(Rows of spatial question data)
--- BEGIN ---
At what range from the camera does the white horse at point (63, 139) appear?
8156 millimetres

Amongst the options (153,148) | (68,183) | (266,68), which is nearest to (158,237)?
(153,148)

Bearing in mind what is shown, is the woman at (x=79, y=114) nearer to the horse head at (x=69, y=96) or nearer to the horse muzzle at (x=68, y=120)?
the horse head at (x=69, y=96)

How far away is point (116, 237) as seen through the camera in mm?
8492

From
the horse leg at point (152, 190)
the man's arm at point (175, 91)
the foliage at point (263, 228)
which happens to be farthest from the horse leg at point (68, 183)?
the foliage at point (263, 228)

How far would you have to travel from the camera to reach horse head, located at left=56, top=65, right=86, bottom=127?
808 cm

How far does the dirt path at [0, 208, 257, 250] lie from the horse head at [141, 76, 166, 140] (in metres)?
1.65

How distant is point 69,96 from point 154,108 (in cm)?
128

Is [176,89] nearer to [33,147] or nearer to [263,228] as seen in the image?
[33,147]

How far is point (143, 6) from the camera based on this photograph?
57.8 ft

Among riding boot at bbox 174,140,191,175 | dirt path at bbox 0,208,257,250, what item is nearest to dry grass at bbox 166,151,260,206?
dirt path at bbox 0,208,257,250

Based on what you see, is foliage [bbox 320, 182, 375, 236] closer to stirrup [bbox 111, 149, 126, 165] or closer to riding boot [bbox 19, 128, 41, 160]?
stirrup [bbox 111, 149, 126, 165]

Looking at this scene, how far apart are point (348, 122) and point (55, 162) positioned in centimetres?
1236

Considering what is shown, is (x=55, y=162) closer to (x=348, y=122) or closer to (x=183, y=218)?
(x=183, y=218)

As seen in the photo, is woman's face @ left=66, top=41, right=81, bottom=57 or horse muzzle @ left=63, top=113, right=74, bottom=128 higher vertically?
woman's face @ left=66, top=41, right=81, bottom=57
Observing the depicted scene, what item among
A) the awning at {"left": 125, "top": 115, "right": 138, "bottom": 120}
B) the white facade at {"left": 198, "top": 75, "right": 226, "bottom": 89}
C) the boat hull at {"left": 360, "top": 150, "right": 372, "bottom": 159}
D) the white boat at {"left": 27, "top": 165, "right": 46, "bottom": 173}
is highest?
--- END ---
Print the whole listing again, exactly.

* **Result below**
At what range from the camera does the white horse at point (63, 139) appear?
8156 millimetres

Amongst the options (153,148) | (68,183) | (266,68), which is nearest to (158,237)?
(153,148)

Bearing in mind what is shown, is the woman at (x=79, y=114) nearer to the horse head at (x=69, y=96) or nearer to the horse muzzle at (x=68, y=120)?
the horse head at (x=69, y=96)

How far away is point (116, 237) as seen through the camera in mm?
8492

From
the horse leg at point (152, 190)
the man's arm at point (175, 91)
the foliage at point (263, 228)
which happens to be farthest from the horse leg at point (68, 183)?
the foliage at point (263, 228)

How far would you have to travel from the camera to reach horse head, located at left=56, top=65, right=86, bottom=127?
808 cm

How far does the dirt path at [0, 208, 257, 250] lie from the horse head at [141, 76, 166, 140] (in metres)?
1.65

How distant is point 69,96 from point 154,108 (in cm)?
128

Is [176,89] nearer to [33,147] or nearer to [263,228] as seen in the image?
[33,147]

How far is point (143, 6) from the camera based on this photograph?
57.8 ft

Among riding boot at bbox 174,140,191,175 | dirt path at bbox 0,208,257,250, what item is nearest to dry grass at bbox 166,151,260,206?
dirt path at bbox 0,208,257,250

Based on what you see, is foliage [bbox 320, 182, 375, 236] closer to stirrup [bbox 111, 149, 126, 165] or closer to riding boot [bbox 19, 128, 41, 160]?
stirrup [bbox 111, 149, 126, 165]

Looking at this scene, how far apart are point (348, 122) and point (55, 162) positioned in centimetres?
1236

Considering what is shown, is (x=55, y=162) closer to (x=348, y=122) or closer to (x=183, y=218)?
(x=183, y=218)

As seen in the photo, is woman's face @ left=66, top=41, right=81, bottom=57 or horse muzzle @ left=63, top=113, right=74, bottom=128 higher vertically?
woman's face @ left=66, top=41, right=81, bottom=57
Observing the depicted scene, what item among
A) the awning at {"left": 125, "top": 115, "right": 138, "bottom": 120}
B) the white facade at {"left": 198, "top": 75, "right": 226, "bottom": 89}
C) the boat hull at {"left": 360, "top": 150, "right": 372, "bottom": 159}
D) the white boat at {"left": 27, "top": 165, "right": 46, "bottom": 173}
is highest?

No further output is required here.